**TASK OBJECTIVE:** Every line from the one with "River Dolphin Hotel" to the final line of the listing below should be repeated exactly, and only those.
########
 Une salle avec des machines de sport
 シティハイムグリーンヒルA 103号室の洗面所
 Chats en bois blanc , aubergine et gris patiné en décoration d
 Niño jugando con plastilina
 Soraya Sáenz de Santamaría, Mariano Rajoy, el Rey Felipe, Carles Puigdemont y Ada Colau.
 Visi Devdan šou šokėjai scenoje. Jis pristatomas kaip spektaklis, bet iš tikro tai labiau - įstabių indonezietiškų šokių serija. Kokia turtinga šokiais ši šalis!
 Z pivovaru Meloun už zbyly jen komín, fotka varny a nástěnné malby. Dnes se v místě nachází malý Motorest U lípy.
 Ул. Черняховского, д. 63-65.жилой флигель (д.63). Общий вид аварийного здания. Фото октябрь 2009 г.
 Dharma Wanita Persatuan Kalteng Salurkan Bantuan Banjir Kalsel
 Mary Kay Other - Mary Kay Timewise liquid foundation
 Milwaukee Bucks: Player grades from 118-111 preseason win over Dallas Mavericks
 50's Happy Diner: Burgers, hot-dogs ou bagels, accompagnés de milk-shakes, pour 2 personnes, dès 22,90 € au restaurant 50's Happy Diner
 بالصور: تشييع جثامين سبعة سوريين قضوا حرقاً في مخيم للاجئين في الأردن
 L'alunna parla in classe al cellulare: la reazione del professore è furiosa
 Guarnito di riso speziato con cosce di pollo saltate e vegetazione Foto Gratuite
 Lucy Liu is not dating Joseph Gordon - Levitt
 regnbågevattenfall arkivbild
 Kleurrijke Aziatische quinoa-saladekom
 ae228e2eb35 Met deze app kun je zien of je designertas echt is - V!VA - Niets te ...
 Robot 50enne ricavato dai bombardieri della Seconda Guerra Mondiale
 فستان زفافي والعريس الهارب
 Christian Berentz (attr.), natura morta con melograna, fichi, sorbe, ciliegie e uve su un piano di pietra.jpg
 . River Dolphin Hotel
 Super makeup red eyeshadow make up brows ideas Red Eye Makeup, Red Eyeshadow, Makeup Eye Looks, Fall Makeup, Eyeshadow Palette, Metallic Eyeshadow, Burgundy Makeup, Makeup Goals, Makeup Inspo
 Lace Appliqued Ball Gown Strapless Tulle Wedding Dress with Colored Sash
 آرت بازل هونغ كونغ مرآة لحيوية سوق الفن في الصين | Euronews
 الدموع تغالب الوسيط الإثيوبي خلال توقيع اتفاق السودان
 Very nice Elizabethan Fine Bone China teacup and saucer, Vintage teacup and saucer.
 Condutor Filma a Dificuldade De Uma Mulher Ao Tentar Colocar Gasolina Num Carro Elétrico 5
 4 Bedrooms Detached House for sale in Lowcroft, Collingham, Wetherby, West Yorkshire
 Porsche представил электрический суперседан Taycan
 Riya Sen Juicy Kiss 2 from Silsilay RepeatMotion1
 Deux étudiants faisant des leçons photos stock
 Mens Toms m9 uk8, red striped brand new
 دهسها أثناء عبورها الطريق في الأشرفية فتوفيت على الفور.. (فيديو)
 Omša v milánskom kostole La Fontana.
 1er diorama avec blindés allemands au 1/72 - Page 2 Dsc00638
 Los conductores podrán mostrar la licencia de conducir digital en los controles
########
**ANSWER TO THIS EXERCISE:**
 . River Dolphin Hotel
 Super makeup red eyeshadow make up brows ideas Red Eye Makeup, Red Eyeshadow, Makeup Eye Looks, Fall Makeup, Eyeshadow Palette, Metallic Eyeshadow, Burgundy Makeup, Makeup Goals, Makeup Inspo
 Lace Appliqued Ball Gown Strapless Tulle Wedding Dress with Colored Sash
 آرت بازل هونغ كونغ مرآة لحيوية سوق الفن في الصين | Euronews
 الدموع تغالب الوسيط الإثيوبي خلال توقيع اتفاق السودان
 Very nice Elizabethan Fine Bone China teacup and saucer, Vintage teacup and saucer.
 Condutor Filma a Dificuldade De Uma Mulher Ao Tentar Colocar Gasolina Num Carro Elétrico 5
 4 Bedrooms Detached House for sale in Lowcroft, Collingham, Wetherby, West Yorkshire
 Porsche представил электрический суперседан Taycan
 Riya Sen Juicy Kiss 2 from Silsilay RepeatMotion1
 Deux étudiants faisant des leçons photos stock
 Mens Toms m9 uk8, red striped brand new
 دهسها أثناء عبورها الطريق في الأشرفية فتوفيت على الفور.. (فيديو)
 Omša v milánskom kostole La Fontana.
 1er diorama avec blindés allemands au 1/72 - Page 2 Dsc00638
 Los conductores podrán mostrar la licencia de conducir digital en los controles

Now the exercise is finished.